• **Te lezen tekst**:
====

En je duik in de elektronica?

Vanuit het werken met klank is de stap naar het gebruik van elektronica niet zo groot geweest. Op een gegeven moment ben ik in contact gekomen met Serge Verstockt van Champ d'Action. Zij hadden net hun studio in het gebouw van deSingel en met reFLEXible organiseerden we toen ook concerten voor andere muzikanten, waarvoor we op zoek waren naar een zaaltje. We dachten dat Champ d'Action hun studio verhuurde en omdat ze toch deels gelijkaardige muzikale paden bewandelden, ben ik naar Serge Verstockt (oprichter en artistiek leider van Champ d'Action, KVM) gestapt – aanvankelijk dus enkel om zijn studio te mogen huren. We raakten aan de praat en zaten blijkbaar op dezelfde golflengte. Voor ik het wist zei Serge dat we samen eens iets moesten doen. Zo ben ik dan verzeild geraakt in een project met Champ d'Action, in het kader van De Donderdagen in deSingel en voor ik het wist werd Champ een zeer belangrijk deel van mijn leven en dat is het nog steeds. Ik ben heel gelukkig dat ik zo bij de werking van Champ betrokken word. Serge is ook iemand die zeer open is en mensen ongelooflijk kan motiveren. Hij zei me toen dat, als ik als componist vandaag de dag echt iets wilde doen in de muziek, ik dan met elektronica aan de slag moest. Ik zeg het nu iets straffer dan hij het toen formuleerde, maar het kwam daar wel op neer. Hij kende natuurlijk ook mijn achtergrond als ingenieur en ik vermoed dat hij op dat moment ook dacht dat dat dingen waren die op elkaar aansloten, terwijl ik daar tot dan toe zelf eigenlijk niet echt bij had stilgestaan. Ik kende toen ook niet veel elektronische muziek, wat door het contact met Serge en Champ d'Action totaal veranderd is. Serge heeft mij toen aangeraden eens in het conservatorium van Den Haag te gaan kijken, naar de afdeling sonologie: studies die hij ook gedaan had, maar dan nog in Utrecht. Toen ik mijn tweede jaar op het conservatorium in Antwerpen deed, ben ik naar een opendeurdag in Den Haag geweest en het jaar nadien ben ik aan die afdeling gaan studeren, parallel met mijn studies aan het conservatorium. Daarna is het snel gegaan en ben ik met elektronica beginnen experimenteren. Zo zijn de puzzelstukjes in elkaar beginnen vallen en ben ik elektronica gaan gebruiken voor improvisaties en in composities.

====

• **Uit het materiaal**:
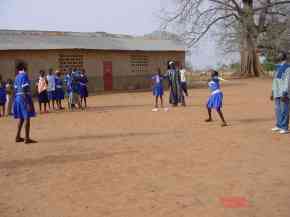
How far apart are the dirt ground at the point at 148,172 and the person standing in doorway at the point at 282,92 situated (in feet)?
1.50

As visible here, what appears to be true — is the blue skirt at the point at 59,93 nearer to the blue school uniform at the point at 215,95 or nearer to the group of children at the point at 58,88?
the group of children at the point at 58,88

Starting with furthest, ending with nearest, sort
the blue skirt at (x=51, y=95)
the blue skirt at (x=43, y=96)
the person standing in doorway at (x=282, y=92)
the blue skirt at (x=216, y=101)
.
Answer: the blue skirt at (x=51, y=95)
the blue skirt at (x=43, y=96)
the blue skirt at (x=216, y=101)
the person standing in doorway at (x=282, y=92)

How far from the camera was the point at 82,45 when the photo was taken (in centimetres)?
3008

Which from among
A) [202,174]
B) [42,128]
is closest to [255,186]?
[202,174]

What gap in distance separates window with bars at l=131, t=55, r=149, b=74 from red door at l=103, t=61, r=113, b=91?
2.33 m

====

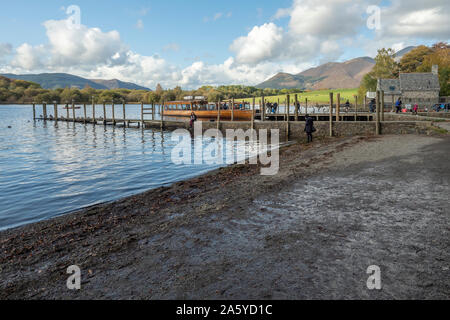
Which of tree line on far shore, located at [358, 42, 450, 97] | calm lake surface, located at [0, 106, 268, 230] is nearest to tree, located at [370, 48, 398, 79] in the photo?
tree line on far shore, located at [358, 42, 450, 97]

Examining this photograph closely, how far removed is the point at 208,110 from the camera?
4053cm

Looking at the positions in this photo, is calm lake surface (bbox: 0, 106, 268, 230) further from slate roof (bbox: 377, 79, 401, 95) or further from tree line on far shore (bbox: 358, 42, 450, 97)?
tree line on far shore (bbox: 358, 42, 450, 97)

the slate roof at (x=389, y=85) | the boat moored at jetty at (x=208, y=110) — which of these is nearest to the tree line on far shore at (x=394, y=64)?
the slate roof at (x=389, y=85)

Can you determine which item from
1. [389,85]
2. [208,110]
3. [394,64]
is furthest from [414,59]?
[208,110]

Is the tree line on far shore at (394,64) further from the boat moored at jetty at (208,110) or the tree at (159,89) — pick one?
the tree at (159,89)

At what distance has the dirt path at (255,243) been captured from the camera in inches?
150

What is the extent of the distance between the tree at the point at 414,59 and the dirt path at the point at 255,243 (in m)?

====

• **Opdrachtdoel**: Welke afdeling van het conservatorium in Den Haag raadde Serge Verstockt de ik-figuur aan om te bezoeken, volgens de tekst over de stap naar elektronica? Het materiaal speelt hierbij geen enkele rol.

• **Het antwoord**: De afdeling sonologie.